WHAT YOU NEED TO DO
(1) In the forum post about the proofreading comparison program, which compiler version does the program header list?
(2) Resume the forum post about the proofreading comparison program, continuing it from the line after its last one.

EXTRACT PROVIDED
************
Many thanks to Amílcar Matos Pérez, Vera and Dude, for taking interest in the algorithm.
I have worked on the algorithm to find the best solution and my program is given below.
My request to all is to see if the program can be written better and / or if there are any logical errors.
The purpose of the program is to identify an original text and compare the text to a "Proof Read" text along with all possible corrections in it. These I have named as "Original" and "Corrected" text in the program.
My requirement is to understand what is the typing error percentage on the original texts hence I need to know
a.) Which words were removed from the original text and so constitute an error,
c.) Ensure that if the words typed in the original exist in the corrected text but may not be in the same position then these words are to be taken OK and
d.) In case a word has been repeated in the original text without any counterpart in the Corrected text, then it shall be an error.
After getting the word count for errors, to calculate the error percentage of the original typed text.
Code: Select all
;{- Program header
;==Code Header Comment==============================
; Name/title: ProofTest.pb
; Executable name: ProofTest.exe
; Version: 2.00
; Author: Blurryan initial version.
; Collaborator: Amílcar Matos Pérez (San Juan, Puerto Rico)
; Release date/hour: 03/Sep/2015
; Operating system: Windows 10
; Compiler version: PureBasic 5.31 (x64)
; Explanation: To compare two text lines and identify changes present to calculate errors and percentages.
; ==================================================
;.......10........20........30........40........50........60........70........80........90.......100.......110.......120.......130.......140
;}
Structure Rev ; Structure made for trapping the words array along with their position in the text
item.s ; Word in a string
orgno.i ; place in the string
EndStructure
; variables initialised
Global.s ORIG, CORR
Global.i perf, imperf, rept, rem, addi, err
Global.i i, ii, j, jj, m = 0, Pj, Flag = 0
Global.i Quit = 0, LenORIG, LenCORR, LenORIGStat, LenCORRStat, Correxistence, CountO = 0, CountC = 0
Global.f Errorpercent
; arrays - O for Original text, C for Corrected text, P and Q are to trap whether the matches are Perfect/ Imperfect / Repeat / Not existent
Global Dim O.s(100) : Global Dim C.s(100) : Global Dim P.s(100) : Global Dim Q.s(100)
************
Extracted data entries

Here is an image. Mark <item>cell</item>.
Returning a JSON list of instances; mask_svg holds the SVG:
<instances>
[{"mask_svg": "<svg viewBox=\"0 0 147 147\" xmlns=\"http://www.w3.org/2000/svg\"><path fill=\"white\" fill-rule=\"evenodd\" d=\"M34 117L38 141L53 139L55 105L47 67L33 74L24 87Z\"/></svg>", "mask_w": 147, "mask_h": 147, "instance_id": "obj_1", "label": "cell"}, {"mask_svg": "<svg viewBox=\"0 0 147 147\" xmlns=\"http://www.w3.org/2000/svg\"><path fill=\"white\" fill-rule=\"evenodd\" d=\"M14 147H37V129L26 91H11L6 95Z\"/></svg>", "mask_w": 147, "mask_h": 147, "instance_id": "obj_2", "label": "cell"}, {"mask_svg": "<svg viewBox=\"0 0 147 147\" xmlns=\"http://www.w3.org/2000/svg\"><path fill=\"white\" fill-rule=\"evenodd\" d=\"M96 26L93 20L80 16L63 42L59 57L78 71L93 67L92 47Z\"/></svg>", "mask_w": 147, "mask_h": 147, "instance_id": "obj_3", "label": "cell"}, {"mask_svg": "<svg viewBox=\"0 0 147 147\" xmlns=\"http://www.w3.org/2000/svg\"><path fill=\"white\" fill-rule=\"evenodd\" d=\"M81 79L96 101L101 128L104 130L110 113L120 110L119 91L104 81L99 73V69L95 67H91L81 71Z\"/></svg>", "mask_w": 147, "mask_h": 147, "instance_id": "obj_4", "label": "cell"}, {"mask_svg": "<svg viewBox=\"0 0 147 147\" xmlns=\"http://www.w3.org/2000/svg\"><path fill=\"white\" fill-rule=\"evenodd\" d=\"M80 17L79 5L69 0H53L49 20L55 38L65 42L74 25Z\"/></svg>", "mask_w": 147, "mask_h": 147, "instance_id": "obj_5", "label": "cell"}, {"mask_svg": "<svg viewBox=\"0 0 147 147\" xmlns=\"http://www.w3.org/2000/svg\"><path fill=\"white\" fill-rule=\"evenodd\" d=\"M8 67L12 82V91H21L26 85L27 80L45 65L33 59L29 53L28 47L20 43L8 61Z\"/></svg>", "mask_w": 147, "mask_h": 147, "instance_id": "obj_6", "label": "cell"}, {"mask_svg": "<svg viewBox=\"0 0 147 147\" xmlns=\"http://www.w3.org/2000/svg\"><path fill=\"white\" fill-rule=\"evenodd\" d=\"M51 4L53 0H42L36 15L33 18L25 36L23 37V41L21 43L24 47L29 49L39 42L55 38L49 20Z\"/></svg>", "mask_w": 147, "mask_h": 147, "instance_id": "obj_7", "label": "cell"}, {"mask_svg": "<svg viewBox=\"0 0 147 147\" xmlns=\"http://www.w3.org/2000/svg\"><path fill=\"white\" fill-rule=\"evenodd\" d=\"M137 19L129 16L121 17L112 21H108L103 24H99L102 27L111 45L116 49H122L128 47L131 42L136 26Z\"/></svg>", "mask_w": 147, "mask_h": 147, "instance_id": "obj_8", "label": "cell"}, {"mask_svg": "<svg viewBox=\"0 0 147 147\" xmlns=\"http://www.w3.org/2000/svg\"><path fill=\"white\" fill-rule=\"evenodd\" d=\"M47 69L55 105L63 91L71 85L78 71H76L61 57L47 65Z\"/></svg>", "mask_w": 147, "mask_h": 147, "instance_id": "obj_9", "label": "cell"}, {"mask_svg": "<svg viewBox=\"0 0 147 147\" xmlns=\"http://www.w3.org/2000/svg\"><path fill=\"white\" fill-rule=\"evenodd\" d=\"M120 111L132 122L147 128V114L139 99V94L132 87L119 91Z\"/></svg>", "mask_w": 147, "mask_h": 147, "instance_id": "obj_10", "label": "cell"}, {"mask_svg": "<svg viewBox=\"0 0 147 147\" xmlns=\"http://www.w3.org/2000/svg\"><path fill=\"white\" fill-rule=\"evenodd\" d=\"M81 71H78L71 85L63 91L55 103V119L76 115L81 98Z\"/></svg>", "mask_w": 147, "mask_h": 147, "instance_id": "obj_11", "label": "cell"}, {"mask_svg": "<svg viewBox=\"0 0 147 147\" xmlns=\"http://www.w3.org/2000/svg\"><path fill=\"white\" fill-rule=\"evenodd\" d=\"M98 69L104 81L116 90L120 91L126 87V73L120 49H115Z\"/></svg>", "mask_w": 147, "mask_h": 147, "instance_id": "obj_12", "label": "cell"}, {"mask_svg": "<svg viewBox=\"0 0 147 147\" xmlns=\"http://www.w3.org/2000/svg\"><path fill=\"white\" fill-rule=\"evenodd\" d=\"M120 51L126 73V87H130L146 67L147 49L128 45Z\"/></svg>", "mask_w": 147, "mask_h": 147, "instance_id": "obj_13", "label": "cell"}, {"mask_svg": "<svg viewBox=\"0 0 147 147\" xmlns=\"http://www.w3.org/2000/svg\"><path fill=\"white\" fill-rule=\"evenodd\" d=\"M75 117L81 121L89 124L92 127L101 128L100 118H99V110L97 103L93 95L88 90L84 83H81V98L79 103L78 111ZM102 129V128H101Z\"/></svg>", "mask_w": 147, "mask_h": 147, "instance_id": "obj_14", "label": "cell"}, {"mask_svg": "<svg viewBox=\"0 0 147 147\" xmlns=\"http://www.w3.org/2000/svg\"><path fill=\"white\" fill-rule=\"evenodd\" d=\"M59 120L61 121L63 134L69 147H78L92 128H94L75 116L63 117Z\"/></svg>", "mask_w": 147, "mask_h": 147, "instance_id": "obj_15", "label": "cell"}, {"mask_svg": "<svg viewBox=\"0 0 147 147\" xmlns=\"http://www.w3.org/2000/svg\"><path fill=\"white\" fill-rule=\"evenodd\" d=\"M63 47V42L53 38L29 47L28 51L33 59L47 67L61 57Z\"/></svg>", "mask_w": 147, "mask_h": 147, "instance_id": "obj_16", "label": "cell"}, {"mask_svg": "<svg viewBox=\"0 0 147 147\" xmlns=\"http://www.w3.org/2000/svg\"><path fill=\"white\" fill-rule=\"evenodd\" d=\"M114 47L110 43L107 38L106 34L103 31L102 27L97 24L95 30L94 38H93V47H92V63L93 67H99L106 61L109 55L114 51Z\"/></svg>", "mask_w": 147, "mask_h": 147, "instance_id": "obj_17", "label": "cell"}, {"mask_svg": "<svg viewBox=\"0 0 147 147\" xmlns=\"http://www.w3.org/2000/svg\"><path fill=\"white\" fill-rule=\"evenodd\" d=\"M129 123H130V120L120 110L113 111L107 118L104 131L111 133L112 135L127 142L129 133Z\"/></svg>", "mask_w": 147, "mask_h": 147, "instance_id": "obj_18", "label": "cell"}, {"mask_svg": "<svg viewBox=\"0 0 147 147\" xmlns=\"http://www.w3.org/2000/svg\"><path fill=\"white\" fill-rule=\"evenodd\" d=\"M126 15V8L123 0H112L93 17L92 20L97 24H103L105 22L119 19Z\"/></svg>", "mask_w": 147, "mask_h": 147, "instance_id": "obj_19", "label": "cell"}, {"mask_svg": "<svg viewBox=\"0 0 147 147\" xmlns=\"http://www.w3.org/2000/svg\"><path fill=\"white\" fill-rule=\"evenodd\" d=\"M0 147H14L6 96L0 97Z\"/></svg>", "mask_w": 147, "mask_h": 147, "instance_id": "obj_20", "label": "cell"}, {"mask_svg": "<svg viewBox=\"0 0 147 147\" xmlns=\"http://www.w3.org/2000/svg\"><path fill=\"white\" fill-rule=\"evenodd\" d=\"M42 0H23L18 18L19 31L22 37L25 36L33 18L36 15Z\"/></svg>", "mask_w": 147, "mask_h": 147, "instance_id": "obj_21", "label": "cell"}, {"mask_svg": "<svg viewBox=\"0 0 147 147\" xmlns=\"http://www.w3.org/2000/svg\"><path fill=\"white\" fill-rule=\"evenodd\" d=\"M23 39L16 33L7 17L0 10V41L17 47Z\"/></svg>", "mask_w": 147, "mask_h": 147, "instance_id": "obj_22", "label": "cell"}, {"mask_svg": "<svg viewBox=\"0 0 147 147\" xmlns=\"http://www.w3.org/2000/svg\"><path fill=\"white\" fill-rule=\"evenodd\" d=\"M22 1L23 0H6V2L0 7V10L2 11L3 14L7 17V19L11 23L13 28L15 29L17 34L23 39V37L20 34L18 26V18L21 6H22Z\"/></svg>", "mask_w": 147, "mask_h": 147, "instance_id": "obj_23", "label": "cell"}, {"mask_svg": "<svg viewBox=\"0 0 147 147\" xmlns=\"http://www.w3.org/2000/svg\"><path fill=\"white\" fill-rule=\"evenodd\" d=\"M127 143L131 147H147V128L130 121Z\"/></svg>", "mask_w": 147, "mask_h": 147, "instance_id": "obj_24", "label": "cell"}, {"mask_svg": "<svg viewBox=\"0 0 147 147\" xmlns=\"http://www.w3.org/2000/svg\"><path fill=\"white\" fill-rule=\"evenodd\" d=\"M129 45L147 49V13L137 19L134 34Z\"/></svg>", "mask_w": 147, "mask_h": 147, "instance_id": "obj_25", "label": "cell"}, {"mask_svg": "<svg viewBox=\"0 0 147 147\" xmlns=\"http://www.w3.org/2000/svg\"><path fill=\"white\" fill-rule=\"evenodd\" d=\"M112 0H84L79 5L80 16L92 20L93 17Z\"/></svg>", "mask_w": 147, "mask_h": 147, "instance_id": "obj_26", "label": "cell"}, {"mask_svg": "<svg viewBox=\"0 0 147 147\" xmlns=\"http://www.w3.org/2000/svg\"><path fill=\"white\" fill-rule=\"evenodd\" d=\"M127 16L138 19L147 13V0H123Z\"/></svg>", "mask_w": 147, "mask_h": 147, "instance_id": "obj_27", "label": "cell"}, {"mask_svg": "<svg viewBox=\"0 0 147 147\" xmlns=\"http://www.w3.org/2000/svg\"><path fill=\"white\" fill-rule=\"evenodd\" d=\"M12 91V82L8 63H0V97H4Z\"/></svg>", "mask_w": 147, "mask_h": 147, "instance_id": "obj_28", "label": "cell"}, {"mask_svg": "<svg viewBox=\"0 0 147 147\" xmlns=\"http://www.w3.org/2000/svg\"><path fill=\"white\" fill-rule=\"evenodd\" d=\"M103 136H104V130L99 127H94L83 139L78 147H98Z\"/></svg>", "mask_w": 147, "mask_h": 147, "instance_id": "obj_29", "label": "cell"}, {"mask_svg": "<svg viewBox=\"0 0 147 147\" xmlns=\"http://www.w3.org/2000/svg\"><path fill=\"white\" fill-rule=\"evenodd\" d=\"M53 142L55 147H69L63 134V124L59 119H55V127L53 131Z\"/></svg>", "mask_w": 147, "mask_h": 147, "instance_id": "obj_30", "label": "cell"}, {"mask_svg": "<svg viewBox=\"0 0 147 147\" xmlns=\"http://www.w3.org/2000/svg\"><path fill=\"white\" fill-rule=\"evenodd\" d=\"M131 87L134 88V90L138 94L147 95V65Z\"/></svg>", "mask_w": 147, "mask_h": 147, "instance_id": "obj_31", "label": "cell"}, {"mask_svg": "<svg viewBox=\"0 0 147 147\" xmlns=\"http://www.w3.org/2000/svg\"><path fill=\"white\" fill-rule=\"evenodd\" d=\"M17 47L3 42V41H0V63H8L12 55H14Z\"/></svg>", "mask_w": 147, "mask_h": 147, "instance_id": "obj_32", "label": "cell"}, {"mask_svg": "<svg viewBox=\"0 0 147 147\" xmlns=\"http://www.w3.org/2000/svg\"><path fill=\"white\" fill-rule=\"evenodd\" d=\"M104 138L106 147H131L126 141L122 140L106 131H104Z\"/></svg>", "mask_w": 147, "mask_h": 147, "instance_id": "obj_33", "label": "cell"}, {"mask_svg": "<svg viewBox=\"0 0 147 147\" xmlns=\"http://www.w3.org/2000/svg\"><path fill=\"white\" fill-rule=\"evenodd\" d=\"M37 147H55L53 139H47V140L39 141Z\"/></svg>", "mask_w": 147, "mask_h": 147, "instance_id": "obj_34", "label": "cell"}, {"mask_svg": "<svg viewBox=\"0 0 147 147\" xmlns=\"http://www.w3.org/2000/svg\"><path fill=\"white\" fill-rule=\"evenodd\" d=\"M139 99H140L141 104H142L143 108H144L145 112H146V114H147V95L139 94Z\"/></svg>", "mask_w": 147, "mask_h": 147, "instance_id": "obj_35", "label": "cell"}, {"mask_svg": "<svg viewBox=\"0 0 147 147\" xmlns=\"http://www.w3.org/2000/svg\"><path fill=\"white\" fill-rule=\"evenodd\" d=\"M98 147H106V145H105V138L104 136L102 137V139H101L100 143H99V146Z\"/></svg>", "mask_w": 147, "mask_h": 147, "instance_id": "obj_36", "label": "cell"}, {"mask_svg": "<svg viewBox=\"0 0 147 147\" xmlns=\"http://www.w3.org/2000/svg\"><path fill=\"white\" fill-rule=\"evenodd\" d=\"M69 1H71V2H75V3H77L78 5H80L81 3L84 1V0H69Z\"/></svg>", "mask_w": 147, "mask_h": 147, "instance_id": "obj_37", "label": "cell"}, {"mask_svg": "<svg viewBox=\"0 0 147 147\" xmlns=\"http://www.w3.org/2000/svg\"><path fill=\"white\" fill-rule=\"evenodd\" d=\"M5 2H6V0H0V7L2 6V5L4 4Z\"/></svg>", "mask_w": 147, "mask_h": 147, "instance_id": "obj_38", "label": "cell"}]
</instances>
************
RESPONSES TO THE EXERCISE
(1) PureBasic 5.31 (x64).

(2)
Global Dim OX.Rev(100) : Global Dim OY.Rev(100) ; Structured array for working
Font1 = LoadFont(0, "Consolas", 8) ; main font used
; Declarations of the procedures
Declare ConverttoOXOY() ; Converts the texts given to the stucture formats
Declare InitiateOutput() ; Initial printing of headers
Declare ProcessPerfectMatches() ; processes for perfect matches i.e. matching of text AND position in text
Declare ProcessImperfectMatches() ; processes for imperfect matches i.e. matching of text but not of exact position in text
Declare ProcessRepeats() ; processes for repeats i.e. whether a word has been repeated in the texts - not significant as this is an error
Declare ProcessNotInCorr() ; processes for words that are in Original text but NOT in the Corrected text
Declare ProcessNotInOrig() ; processes for words that are in Corrected text but NOT in the Original text
Declare EndProcess() ; end process and final printing of the summary
Declare Initialize() ; initialises the variables
; Main window is opened along with respective gadgets
If OpenWindow(0, 300, 10, 1000, 620, "Words test", #PB_Window_SystemMenu)
TextGadget(1, 10, 10, 90, 20, "Original text:") : SetGadgetFont(1, Font1)
StringGadget(2, 110, 10, 880, 20, "The quick fox jumps over the fox jumps over the fox jumps over the lazzy dog.") : SetGadgetFont(2, Font1)
TextGadget(3, 10, 40, 90, 20, "Corrected text:") : SetGadgetFont(3, Font1)
StringGadget(4, 110, 40, 880, 20, "The quick brown fox jumps over the lazy dog.") : SetGadgetFont(4, Font1)
EditorGadget(5, 10, 70, 980, 500) : SetGadgetFont(5, Font1)
ButtonGadget(8, 20, 590, 100, 20, "Clear") : SetGadgetFont(8, Font1) ; This clears all fields in the window and then one can input afresh
ButtonGadget(9, 150, 590, 100, 20, "Initiate") : SetGadgetFont(9, Font1) ; clears the editor but keeps the original and corrected text which can be mdified for a subsequent run
ButtonGadget(10, 740, 590, 100, 20, "GO") : SetGadgetFont(10, Font1) ; to process the texts and send output to editor
ButtonGadget(11, 880, 590, 100, 20, "Quit") : SetGadgetFont(11, Font1) ; quits program
Repeat
Select WaitWindowEvent()
Case #PB_Event_CloseWindow
Quit = 1
Case #PB_Event_Gadget
Select EventGadget()
Case 8
SetGadgetText(2, "")
SetGadgetText(4, "")
ClearGadgetItems(5)
Initialize()
Case 9
Initialize()
Case 10
ORIG = GetGadgetText(2) : LenORIG = Len(ORIG) : CORR = GetGadgetText(4) : LenCORR = Len(CORR)
ConverttoOXOY()
InitiateOutput()
ProcessPerfectMatches()
ProcessImperfectMatches()
ProcessRepeats()
ProcessNotInCorr()
ProcessNotInOrig()
EndProcess()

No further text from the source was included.